Ye plants drop tears; ye groves, lamenting moan!
Exhale your life, wan flowers; your blushes deep
In grief, anemones and roses, steep;
In whimpering murmurs, Hyacinth! prolong
The sad, sad woe thy lettered petals keep;
Our minstrel sings no more his friends among-
Sicilian Muses! now begin the doleful song.
Ye nightingales! that mid thick leaves set loose
The gushing gurgle of your sorrow, tell
The fountains of Sicilian Arethuse
That Bion is no more- with Bion fell
The song- the music of the Dorian shell.
Ye swans of Strymon! now your banks along
Your plaintive throats with melting dirges swell
For him, who sang like you the mournful song;
Discourse of Bion's death the Thracian nymphs among-
The Dorian Orpheus, tell them all, is dead.
His herds the song and darling herdsman miss,
And oaks, beneath whose shade he propt his head;
Oblivion's ditty now he sings for Dis;
The melancholy mountain silent is;
His pining cows no longer wish to feed,
But moan for him; Apollo wept, I wis,
For thee, sweet Bion! and in mourning weed
The brotherhood of Fauns, and all the Satyr breed.
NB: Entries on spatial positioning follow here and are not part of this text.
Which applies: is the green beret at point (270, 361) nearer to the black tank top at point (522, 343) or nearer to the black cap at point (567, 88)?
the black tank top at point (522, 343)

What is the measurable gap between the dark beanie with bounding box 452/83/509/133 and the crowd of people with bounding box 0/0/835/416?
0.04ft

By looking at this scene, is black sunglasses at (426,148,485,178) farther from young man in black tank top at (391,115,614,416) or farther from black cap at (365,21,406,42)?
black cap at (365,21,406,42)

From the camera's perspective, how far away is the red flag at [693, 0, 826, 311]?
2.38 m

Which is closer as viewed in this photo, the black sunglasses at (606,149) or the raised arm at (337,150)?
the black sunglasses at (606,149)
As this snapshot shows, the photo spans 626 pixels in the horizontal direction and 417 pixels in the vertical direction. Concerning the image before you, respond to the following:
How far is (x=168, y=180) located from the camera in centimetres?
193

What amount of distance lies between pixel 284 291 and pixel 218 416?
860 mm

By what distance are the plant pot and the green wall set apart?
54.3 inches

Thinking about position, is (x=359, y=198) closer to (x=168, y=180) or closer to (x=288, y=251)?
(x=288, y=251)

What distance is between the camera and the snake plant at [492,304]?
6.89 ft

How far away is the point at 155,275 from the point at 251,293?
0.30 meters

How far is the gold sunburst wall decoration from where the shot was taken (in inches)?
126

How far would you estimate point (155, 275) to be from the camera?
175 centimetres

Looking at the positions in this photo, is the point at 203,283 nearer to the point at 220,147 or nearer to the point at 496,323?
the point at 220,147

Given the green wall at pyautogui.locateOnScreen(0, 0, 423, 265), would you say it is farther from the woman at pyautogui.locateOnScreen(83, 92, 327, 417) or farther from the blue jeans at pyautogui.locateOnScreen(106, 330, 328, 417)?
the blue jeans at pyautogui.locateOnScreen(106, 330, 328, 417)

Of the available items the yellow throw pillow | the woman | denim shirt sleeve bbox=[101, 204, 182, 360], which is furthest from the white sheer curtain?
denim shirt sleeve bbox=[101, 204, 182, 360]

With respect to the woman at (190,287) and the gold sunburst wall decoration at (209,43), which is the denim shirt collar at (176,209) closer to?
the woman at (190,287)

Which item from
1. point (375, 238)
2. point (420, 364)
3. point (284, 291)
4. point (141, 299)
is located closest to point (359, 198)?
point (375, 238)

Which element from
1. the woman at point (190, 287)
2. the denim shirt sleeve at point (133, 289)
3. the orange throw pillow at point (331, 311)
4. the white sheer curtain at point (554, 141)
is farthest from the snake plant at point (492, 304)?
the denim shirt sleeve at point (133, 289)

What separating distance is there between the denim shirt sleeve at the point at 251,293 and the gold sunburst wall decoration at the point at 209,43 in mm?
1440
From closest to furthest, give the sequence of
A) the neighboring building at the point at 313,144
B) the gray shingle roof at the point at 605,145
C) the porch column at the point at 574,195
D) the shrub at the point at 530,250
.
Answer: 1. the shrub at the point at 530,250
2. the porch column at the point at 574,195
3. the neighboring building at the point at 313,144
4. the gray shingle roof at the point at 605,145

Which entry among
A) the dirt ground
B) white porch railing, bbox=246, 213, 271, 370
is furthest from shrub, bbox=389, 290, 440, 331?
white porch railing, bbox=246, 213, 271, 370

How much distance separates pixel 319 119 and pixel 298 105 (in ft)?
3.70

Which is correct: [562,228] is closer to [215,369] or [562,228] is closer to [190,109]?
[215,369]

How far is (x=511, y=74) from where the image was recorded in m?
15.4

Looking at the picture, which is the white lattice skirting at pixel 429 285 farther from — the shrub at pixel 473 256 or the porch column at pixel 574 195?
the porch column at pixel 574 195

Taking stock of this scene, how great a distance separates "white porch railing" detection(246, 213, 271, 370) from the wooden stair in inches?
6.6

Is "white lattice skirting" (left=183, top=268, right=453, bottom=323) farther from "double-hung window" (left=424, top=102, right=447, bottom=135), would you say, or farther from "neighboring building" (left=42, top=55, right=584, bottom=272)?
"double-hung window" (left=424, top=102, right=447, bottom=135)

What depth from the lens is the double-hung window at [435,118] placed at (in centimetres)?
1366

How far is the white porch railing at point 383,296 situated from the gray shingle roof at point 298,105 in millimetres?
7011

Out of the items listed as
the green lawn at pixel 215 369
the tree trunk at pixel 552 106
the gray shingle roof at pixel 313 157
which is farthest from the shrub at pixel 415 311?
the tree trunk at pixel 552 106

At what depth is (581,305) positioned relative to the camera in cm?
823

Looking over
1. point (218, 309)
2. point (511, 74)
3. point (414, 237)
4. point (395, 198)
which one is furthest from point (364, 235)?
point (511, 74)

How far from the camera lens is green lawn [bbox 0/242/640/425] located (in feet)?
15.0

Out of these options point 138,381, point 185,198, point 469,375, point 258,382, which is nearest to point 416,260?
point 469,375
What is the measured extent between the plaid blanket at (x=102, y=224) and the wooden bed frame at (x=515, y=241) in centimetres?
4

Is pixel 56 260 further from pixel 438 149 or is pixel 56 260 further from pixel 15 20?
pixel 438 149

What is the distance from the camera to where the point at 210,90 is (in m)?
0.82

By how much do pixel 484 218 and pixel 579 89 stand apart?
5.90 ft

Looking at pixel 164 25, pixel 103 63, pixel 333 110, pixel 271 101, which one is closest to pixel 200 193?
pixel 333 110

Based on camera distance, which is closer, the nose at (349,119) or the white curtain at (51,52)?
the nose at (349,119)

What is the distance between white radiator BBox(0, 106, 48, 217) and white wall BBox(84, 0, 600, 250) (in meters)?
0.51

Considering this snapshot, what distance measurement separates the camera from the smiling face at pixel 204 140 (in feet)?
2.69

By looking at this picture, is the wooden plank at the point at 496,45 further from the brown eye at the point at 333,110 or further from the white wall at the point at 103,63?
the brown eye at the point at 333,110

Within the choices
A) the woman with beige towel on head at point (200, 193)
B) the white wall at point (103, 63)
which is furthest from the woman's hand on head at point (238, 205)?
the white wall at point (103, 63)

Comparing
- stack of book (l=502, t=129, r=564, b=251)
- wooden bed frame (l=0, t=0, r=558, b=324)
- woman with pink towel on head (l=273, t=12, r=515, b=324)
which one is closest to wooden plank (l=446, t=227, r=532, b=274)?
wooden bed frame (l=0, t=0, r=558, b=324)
Sicilian Muses! lead the doleful chant;
Not so much near the shore the dolphin moans;
Nor so much wails within her rocky haunt
The nightingale; nor on their mountain thrones
The swallows utter such lugubrious tones;
Nor Cëyx such for faithful Halcyon,
Whose song the blue wave, where he perished, owns
Nor in the valley, neighbor to the sun,
The funeral birds so wail their Memnon's tomb upon-
As these moan, wail, and weep for Bion dead,
The nightingales and swallows, whom he taught,
For him their elegiac sadness shed;
And all the birds contagious sorrow caught;
The sylvan realm was all with grief distraught.
Who, bold of heart, will play on Bion's reed,
Fresh from his lip, yet with his breathing fraught?
For still among the reeds does Echo feed
On Bion's minstrelsy, Pan only may succeed
To Bion's pipe; to him I make the gift;
But, lest he second seem, e'en Pan may fear
The pipe of Bion to his mouth to lift.
For thee sweet Galatea drops the tear,
And thy dear song regrets, which sitting near
She fondly listed; ever did she flee
The Cyclops and his songs- but ah! more dear
Thy song and sight than her own native sea;
On the deserted sands the nymph without her fee
Me with thy minstrel still as proper heir-
Others thou didst endow with thine estate.
Alas! alas! when in a garden fair
Mallows, crisp dill, and parsley yield to fate,
These with another year regerminate;
But when of mortal life the bloom and crown,
The wise, the good, the valiant, and the great
Succumb to death, in hollow earth shut down,
We sleep, for ever sleep- for ever lie unknown.